What you have to do – The lines to be extracted begin at the line containing "From the photo, would" and end at the last line of the data below; copy them exactly and leave out the pictures.

Supplied entries –
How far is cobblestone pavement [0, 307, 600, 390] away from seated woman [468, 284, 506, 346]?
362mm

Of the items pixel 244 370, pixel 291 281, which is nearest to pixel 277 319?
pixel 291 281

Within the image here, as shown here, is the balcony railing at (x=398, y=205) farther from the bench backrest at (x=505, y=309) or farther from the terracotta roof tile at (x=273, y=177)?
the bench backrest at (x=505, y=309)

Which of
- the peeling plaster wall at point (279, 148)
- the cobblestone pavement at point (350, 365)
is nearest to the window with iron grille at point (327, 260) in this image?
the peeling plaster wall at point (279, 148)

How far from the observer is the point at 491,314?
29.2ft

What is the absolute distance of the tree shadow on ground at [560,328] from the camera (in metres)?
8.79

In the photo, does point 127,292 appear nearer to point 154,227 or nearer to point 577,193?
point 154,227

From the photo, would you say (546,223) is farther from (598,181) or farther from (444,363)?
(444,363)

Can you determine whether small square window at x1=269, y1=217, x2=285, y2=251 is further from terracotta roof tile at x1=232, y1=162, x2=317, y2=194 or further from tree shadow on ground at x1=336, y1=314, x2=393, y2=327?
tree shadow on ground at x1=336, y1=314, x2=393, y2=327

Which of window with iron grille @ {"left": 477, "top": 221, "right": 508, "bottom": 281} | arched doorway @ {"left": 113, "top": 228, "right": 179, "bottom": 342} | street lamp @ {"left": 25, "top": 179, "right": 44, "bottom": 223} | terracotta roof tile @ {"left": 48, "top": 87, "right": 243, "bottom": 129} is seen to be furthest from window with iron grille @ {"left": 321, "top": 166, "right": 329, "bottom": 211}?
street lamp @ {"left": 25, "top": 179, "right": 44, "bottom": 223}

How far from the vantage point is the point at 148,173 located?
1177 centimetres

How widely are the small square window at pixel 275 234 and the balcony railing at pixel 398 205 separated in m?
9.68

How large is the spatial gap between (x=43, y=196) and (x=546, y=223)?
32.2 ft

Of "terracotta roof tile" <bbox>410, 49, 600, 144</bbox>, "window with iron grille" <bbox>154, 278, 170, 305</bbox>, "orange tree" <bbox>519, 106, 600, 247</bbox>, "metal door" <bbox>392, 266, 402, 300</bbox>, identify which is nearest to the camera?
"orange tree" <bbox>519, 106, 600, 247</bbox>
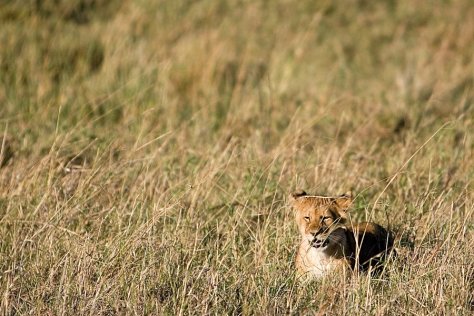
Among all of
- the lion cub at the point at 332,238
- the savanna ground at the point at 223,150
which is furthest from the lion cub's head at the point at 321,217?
the savanna ground at the point at 223,150

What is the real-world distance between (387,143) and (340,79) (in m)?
2.16

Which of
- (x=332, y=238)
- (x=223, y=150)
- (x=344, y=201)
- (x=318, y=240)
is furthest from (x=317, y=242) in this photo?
(x=223, y=150)

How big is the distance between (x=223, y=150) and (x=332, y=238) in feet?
6.36

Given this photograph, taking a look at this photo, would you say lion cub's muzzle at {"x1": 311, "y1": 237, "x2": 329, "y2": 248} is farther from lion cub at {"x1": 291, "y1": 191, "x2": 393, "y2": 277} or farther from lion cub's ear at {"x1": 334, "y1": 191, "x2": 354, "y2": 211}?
lion cub's ear at {"x1": 334, "y1": 191, "x2": 354, "y2": 211}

Output –
From the photo, would you say (546,223) is farther from (598,181) or farther from (444,363)?
(444,363)

Can you determine whether small square window at x1=269, y1=217, x2=285, y2=251 is further from terracotta roof tile at x1=232, y1=162, x2=317, y2=194 or further from tree shadow on ground at x1=336, y1=314, x2=393, y2=327?
tree shadow on ground at x1=336, y1=314, x2=393, y2=327

Which of window with iron grille @ {"left": 477, "top": 221, "right": 508, "bottom": 281} | arched doorway @ {"left": 113, "top": 228, "right": 179, "bottom": 342} | street lamp @ {"left": 25, "top": 179, "right": 44, "bottom": 223} | terracotta roof tile @ {"left": 48, "top": 87, "right": 243, "bottom": 129} is seen to be furthest from window with iron grille @ {"left": 321, "top": 166, "right": 329, "bottom": 211}?
street lamp @ {"left": 25, "top": 179, "right": 44, "bottom": 223}

How far from the vantage point is the point at 148,173 located?
1177 centimetres

How widely are the small square window at pixel 275 234 and the balcony railing at pixel 398 205 separated in m?
9.68

How large is the spatial gap between (x=43, y=196) and (x=546, y=223)?
32.2 ft

Of "terracotta roof tile" <bbox>410, 49, 600, 144</bbox>, "window with iron grille" <bbox>154, 278, 170, 305</bbox>, "orange tree" <bbox>519, 106, 600, 247</bbox>, "metal door" <bbox>392, 266, 402, 300</bbox>, identify which is nearest to the camera?
"orange tree" <bbox>519, 106, 600, 247</bbox>
Among all of
- the lion cub at the point at 332,238
- the savanna ground at the point at 223,150
which is furthest from the lion cub's head at the point at 321,217?
the savanna ground at the point at 223,150

What is the real-world distance between (387,143) and (340,79) (in m)?
2.16

Which of
- (x=332, y=238)
- (x=223, y=150)
- (x=344, y=201)
- (x=318, y=240)
is furthest from (x=317, y=242) in this photo?
(x=223, y=150)

How big is the distance between (x=223, y=150) and (x=332, y=238) in feet?
6.36

Given this photograph, taking a look at this photo, would you say lion cub's muzzle at {"x1": 311, "y1": 237, "x2": 329, "y2": 248} is farther from lion cub at {"x1": 291, "y1": 191, "x2": 393, "y2": 277} or farther from lion cub's ear at {"x1": 334, "y1": 191, "x2": 354, "y2": 211}?
lion cub's ear at {"x1": 334, "y1": 191, "x2": 354, "y2": 211}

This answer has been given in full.